# Selling Rebuilt Carbs



## hrnts69 (Apr 12, 2007)

Ive got some carbs laying around, and iam wondering how much i can get out of em? I got 2 brand new in the box and some that i can rebuild. They are all for B&S engines, and they are float style. How successful would i be buying used carbs, rebuilding/tweaking them, and they selling them on various forums?
Ive got experince rebuilding em, i just want to take it to the next level. I love working with them, they are my favorite devices on a lawnmower. I just wanna know if this will be profitable?

Thanks
Blake


----------



## 30yearTech (Sep 14, 2006)

I guess it would all depend upon how much you can get the used carburetors for and what a comparable new carburetor costs. 
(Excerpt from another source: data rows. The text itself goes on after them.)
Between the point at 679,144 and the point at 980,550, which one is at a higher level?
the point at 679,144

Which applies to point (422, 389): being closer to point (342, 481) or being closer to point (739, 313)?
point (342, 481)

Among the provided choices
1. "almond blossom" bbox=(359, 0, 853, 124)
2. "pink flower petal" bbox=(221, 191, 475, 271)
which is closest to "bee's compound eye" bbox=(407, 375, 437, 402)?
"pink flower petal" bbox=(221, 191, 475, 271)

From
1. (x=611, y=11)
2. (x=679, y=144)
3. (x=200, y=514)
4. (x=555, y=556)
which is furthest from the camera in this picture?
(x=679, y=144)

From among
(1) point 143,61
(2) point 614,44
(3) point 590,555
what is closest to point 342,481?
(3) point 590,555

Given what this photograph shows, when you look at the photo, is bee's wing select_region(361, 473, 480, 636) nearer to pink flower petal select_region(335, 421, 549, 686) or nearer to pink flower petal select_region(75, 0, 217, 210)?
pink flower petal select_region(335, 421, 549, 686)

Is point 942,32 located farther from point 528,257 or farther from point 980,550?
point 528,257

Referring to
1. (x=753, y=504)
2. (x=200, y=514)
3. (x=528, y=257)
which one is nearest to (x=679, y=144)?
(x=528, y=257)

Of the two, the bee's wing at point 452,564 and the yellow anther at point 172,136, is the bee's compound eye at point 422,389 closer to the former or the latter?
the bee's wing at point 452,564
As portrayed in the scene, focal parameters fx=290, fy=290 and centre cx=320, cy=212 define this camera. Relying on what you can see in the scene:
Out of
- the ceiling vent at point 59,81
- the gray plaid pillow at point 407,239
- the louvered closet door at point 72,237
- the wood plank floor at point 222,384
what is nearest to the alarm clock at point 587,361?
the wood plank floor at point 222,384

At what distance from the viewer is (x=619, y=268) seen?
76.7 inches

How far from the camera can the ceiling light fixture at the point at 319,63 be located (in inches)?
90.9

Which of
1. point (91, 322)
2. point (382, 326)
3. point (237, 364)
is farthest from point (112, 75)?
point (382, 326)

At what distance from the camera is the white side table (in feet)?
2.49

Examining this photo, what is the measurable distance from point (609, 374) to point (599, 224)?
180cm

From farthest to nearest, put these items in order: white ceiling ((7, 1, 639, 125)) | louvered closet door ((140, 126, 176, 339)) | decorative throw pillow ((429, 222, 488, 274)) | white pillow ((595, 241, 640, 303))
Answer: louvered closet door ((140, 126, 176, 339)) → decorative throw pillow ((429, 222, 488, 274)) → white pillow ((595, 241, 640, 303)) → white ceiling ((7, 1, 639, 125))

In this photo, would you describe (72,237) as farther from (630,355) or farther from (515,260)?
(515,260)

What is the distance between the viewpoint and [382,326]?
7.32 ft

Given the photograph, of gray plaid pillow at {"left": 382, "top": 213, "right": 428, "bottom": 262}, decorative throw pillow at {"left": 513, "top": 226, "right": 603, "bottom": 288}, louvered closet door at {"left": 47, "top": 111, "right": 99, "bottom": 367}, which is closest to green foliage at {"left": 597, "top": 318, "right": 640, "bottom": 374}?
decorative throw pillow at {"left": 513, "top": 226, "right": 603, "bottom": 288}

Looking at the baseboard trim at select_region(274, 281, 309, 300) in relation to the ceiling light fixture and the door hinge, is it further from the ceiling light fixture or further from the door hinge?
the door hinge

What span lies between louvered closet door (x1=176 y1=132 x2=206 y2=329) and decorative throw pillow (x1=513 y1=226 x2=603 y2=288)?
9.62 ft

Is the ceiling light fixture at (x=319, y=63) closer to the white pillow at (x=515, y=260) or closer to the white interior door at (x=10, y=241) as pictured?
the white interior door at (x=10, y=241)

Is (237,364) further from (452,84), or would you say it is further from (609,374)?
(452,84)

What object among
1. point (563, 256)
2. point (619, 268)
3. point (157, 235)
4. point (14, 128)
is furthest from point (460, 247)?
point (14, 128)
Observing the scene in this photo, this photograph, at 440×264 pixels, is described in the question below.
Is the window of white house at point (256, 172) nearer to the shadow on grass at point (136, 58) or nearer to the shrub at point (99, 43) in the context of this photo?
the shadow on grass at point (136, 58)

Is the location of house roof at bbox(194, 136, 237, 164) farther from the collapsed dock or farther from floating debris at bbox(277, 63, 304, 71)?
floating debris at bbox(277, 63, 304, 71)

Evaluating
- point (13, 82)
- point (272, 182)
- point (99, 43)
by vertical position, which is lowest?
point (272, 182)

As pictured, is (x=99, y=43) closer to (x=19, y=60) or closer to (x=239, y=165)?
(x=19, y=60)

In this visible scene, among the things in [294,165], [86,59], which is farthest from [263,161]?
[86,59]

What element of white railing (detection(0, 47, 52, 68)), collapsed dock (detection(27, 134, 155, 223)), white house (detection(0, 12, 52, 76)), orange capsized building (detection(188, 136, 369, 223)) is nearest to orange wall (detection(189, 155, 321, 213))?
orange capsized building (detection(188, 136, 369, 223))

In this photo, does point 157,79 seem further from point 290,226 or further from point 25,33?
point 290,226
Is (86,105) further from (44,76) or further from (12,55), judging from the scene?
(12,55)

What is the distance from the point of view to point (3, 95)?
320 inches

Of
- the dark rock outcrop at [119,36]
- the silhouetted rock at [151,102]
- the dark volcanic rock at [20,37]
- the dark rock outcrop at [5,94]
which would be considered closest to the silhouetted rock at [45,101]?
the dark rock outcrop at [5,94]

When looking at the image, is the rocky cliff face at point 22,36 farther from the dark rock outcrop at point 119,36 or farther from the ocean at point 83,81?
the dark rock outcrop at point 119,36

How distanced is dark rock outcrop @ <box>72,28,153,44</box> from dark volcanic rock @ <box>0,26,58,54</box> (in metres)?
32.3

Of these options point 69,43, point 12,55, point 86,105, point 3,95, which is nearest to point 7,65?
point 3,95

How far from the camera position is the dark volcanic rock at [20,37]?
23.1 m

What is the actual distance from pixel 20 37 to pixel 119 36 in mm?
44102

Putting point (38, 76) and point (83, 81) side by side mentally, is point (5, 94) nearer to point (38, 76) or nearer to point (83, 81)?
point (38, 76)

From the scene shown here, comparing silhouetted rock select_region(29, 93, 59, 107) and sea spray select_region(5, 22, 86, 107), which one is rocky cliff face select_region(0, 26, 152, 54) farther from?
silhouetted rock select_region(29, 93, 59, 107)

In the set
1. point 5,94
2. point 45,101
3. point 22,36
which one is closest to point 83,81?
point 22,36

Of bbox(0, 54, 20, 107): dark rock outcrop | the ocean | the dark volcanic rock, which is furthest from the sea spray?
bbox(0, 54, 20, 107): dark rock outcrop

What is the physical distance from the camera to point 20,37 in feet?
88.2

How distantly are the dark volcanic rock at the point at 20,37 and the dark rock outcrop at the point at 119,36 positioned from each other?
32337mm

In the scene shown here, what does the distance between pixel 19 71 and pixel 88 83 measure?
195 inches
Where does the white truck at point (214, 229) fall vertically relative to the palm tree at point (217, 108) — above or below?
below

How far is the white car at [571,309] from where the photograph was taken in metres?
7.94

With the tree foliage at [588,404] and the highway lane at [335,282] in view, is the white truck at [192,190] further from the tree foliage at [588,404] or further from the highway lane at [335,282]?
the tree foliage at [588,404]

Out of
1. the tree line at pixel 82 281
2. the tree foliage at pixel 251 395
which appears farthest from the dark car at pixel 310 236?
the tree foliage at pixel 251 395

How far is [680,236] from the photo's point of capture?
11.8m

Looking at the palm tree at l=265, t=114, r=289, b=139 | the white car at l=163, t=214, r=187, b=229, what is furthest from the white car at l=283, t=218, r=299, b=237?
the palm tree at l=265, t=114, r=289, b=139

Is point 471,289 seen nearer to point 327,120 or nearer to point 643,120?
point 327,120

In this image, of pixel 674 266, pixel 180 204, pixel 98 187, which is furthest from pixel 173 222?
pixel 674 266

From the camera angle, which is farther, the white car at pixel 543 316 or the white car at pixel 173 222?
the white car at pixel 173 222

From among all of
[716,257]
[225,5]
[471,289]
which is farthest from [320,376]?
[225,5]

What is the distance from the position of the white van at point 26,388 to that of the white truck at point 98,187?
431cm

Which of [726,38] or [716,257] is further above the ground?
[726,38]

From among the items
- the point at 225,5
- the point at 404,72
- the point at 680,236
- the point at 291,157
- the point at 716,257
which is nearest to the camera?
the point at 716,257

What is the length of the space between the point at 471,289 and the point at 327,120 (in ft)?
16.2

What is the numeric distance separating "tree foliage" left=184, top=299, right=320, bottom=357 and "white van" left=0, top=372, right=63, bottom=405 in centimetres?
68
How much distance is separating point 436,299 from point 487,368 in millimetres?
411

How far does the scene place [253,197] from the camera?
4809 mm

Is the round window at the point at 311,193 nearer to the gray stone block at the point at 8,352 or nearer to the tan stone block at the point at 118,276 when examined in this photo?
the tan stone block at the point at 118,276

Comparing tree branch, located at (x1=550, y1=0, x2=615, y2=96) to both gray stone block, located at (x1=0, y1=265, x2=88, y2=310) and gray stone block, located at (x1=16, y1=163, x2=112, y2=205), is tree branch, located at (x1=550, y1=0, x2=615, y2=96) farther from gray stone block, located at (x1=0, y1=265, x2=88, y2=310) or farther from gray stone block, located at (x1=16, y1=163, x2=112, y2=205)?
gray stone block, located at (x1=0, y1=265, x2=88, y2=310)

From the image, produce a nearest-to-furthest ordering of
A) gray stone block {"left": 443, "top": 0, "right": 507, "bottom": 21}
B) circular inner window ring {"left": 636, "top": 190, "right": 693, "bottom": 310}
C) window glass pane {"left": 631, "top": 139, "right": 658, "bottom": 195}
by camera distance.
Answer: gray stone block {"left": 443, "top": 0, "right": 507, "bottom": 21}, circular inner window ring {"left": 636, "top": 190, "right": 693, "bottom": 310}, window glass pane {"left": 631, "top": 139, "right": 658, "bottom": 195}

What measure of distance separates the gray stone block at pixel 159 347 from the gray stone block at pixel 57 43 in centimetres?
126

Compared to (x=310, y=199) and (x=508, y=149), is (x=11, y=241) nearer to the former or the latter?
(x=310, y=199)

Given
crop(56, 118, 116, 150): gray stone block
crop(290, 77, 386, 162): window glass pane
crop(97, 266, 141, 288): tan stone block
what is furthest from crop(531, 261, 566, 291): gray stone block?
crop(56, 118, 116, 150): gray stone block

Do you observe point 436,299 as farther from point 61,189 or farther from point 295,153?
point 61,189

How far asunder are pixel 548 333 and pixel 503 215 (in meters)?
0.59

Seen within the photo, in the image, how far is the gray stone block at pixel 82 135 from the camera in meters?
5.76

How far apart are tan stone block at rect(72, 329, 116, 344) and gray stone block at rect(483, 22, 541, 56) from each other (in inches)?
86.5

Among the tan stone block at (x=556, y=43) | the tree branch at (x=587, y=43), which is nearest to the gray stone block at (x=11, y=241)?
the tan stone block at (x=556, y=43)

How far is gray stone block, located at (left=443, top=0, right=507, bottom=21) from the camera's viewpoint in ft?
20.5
Usually new carburetor are not that bad price wise to replace. The main reason most carburetors are rebuilt is that the same rebuild kit will work in many different variations of carburetors, so stocking a kit makes more sense then investing mega dollars in a bunch of different carburetors, some of which may take a long time to sell. 

Most shops charge $30.00 and up labor + parts to rebuild a carburetor and many carburetors can be purchased for around $50.00 new.


----------



## hrnts69 (Apr 12, 2007)

Ok, ive got 2 brand new ones, and a couple of ones in the shop now. I can get float style carbs for free since iam taking the engines from my Small Engine Class. (Nobody wants to keep em). So, iam pretty sure this is profitable! Also, how much you think i can get out of a stock 5hp cam, ARC Billet Rod with a Raptor 3 piston?


----------



## 30yearTech (Sep 14, 2006)

I don't know, look up part numbers for the items you have and check prices online. Then price accordingly. There are several online outlets for parts that will give pricing. Sears, Jacks small engines, parts tree etc...


----------